Medical Professors’ Group Says Education Review Must Come Before Enrollment Increase
- Input
- 2026-02-13 13:42:52
- Updated
- 2026-02-13 13:42:52
Earlier, through the Health and Medical Policy Deliberation Committee, the government decided to increase the annual enrollment quota of 32 medical schools outside Seoul by an average of 668 students between 2027 and 2031. The government projects a shortage of 4,724 doctors by 2037 and has announced that it will add a total of 3,542 medical students over the same period, including 490 additional students in the 2027 academic year.

However, the association pointed out that “the legal standards presented by the government are only the minimum conditions for what is ‘possible,’” adding, “The quality of education that the public expects should be judged by whether it can actually be sustained in practice, beyond those minimum criteria.”
The association divided the elements of education quality into four categories: the actual number of students to be educated, the teaching competence of faculty, plans for lectures and practical training, and the capacity to provide patient-contact education and residency training.
It particularly stressed that the number of students on leave, those who have repeated a year, and those returning to school are key variables that determine overcrowding in educational settings. According to the association, 1,586 students from the 2024 and 2025 cohorts are currently on leave, and 749 of them are scheduled to return in the 2027 academic year alone.
“Even if we factor in only these returning students, there is a risk of clashing with the educational capacity limits already discussed by the committee, even without any additional enrollment increase,” the association warned. “If decisions are based solely on the official enrollment quota, bottlenecks may occur in lecture halls and practice rooms.”
The association also argued, “If ensuring education quality is the guiding principle for deliberation, then the government must disclose year-by-year scenarios, including the actual number of students to be taught—taking into account leaves of absence and returns—faculty composition, and each university’s operational plans.” It added that concrete plans are also needed to guarantee the quality of patient-contact clinical training and to expand training infrastructure.

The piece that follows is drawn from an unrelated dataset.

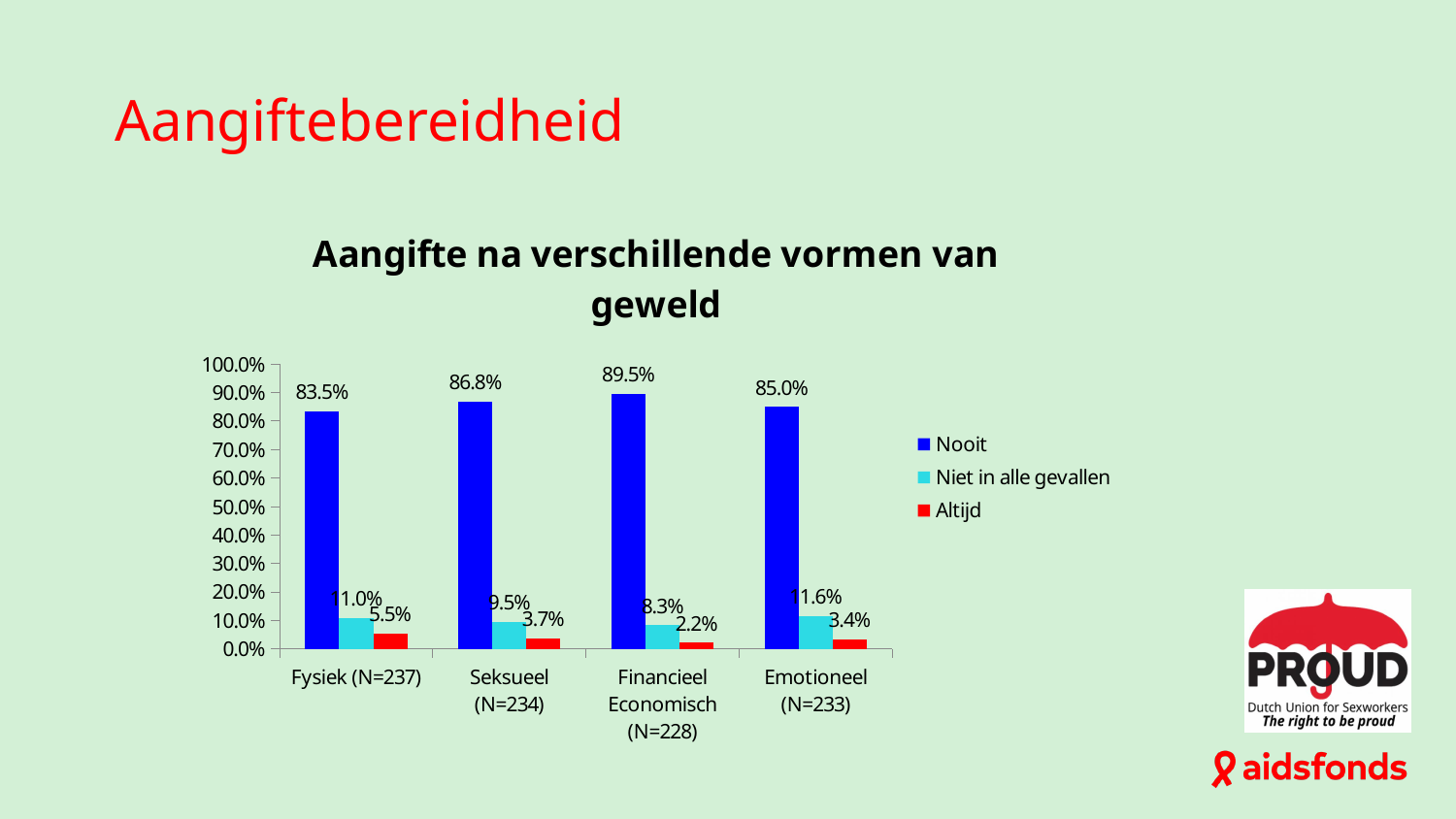
Which is larger: the 'Niet in alle gevallen' value for Fysiek (N=237) or for Seksueel (N=234)? Fysiek (N=237) What is the title of the chart? Aangifte na verschillende vormen van geweld How many series does the legend list? 3 Which category has the lowest value for the 'Altijd' series? Financieel Economisch (N=228) How many categories are shown on the x axis? 4 Which category has the highest value for the 'Nooit' series? Financieel Economisch (N=228) What is the difference between the 'Nooit' values for Seksueel (N=234) and Fysiek (N=237)? 3.3% What is the value of the 'Niet in alle gevallen' series for Emotioneel (N=233)? 11.6% Is the 'Nooit' value for Emotioneel (N=233) greater or less than 80.0%? greater What is the value of the 'Nooit' series for Fysiek (N=237)? 83.5% What kind of chart is shown on the slide? Bar chart What is the value of the 'Altijd' series for Financieel Economisch (N=228)? 2.2%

The association made clear that it does not categorically oppose increasing enrollment itself. “We do not deny the need to discuss enrollment numbers,” it stated, “but if education quality is the basis for policy, then that quality must be verified in a measurable way.”
It went on to say, “The government should release the raw data used for its projections and the materials used to validate policy scenarios for 2027–2031, and first conduct a realistic analysis that reflects variables such as leaves of absence and returns.” It emphasized, “This is not a precondition for opposition, but the minimum level of verification needed to uphold the principles of deliberation.”
Meanwhile, for the government’s projections on the supply and demand of doctors and its expansion plan for medical school enrollment to align with the actual capacity of educational institutions, it appears unavoidable that more detailed data will need to be disclosed and subjected to verification procedures going forward.